Ultimately, the County Council, with reform-minded member Phil Andrews (D-Gaithersburg-Rockville) leading the charge, overcame its deeply ingrained habit of submitting to union pressure while turning a blind eye to sound management and taxpayers’ interests. If there is a lesson in this saga, it’s how resistant to reform Montgomery is, despite a highly educated population that prizes good government.

The genesis of the problem was a disability rule that awarded police officers and some other county workers two-thirds of their final salaries for life, tax-free, regardless of whether they suffered from full paralysis or a stiff knee. Since most disabilities were of the stiff-knee variety, the effect was that officers with relatively minor incapacities could retire, collect annual pensions very close to their full incomes — and, in some cases, land other good-paying jobs that rivaled what they were earning as police officers.

The scheme, unmatched by any other local jurisdiction, offered such a potent incentive that it functioned as a parallel retirement system. For years, more than half the officers retiring from the police force claimed a disability pension — despite the fact that most retirees appeared to be hale and hearty.

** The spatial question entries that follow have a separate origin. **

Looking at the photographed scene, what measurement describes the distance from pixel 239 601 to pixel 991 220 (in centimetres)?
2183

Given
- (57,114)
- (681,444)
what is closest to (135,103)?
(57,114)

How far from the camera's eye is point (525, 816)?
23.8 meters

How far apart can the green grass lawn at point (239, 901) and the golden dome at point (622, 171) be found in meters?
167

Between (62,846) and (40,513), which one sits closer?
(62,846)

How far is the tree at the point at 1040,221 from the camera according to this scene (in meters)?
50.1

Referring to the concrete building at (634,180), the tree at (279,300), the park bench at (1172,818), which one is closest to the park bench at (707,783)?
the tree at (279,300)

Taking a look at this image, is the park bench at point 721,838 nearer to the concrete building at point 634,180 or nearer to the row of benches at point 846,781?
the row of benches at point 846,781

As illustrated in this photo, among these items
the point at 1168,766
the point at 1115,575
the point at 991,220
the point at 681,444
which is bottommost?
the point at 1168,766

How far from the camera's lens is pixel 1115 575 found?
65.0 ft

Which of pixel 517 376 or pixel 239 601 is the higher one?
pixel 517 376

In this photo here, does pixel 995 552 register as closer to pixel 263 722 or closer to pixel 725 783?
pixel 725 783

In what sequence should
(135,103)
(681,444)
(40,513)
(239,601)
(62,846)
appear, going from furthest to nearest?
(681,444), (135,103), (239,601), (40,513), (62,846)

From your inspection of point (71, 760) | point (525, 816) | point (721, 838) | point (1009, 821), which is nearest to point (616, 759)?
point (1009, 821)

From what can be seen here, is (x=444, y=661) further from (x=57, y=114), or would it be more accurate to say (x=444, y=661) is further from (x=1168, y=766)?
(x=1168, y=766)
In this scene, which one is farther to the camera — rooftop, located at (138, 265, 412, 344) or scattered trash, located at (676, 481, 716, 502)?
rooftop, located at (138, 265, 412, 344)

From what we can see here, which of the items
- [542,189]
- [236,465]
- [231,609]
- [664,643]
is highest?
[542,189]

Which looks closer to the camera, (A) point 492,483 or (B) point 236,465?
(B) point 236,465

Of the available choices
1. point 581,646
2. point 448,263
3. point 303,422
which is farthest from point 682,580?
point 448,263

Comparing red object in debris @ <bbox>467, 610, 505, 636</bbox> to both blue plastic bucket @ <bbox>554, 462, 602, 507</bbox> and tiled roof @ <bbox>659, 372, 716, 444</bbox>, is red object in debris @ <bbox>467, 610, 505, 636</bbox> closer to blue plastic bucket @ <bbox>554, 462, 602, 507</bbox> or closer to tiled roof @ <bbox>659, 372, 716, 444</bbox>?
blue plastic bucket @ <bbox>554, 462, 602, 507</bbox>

In the end, the solution was simple enough: Establish a two-tiered system that differentiates between officers who can barely walk and those who have a good chance at finding other employment. Under the plan advanced by Mr. Andrews — identical to that already in use by county firefighters — employees who are deemed fully incapacitated will get tax-free pensions of at least 70 percent of their final earnings; those with lesser injuries will get 52.5 percent. By differentiating between the two, the county takes care of grievously hurt officers while making sure that lightly disabled ones aren’t lured into premature retirement by outsized pensions.

The two-tiered system, paired with a package of other common-sense reforms, should prevent police officers and others from gaming the system in the future. But it’s an open question whether the county’s elected officials have acquired the spine they will need to quash future abuses.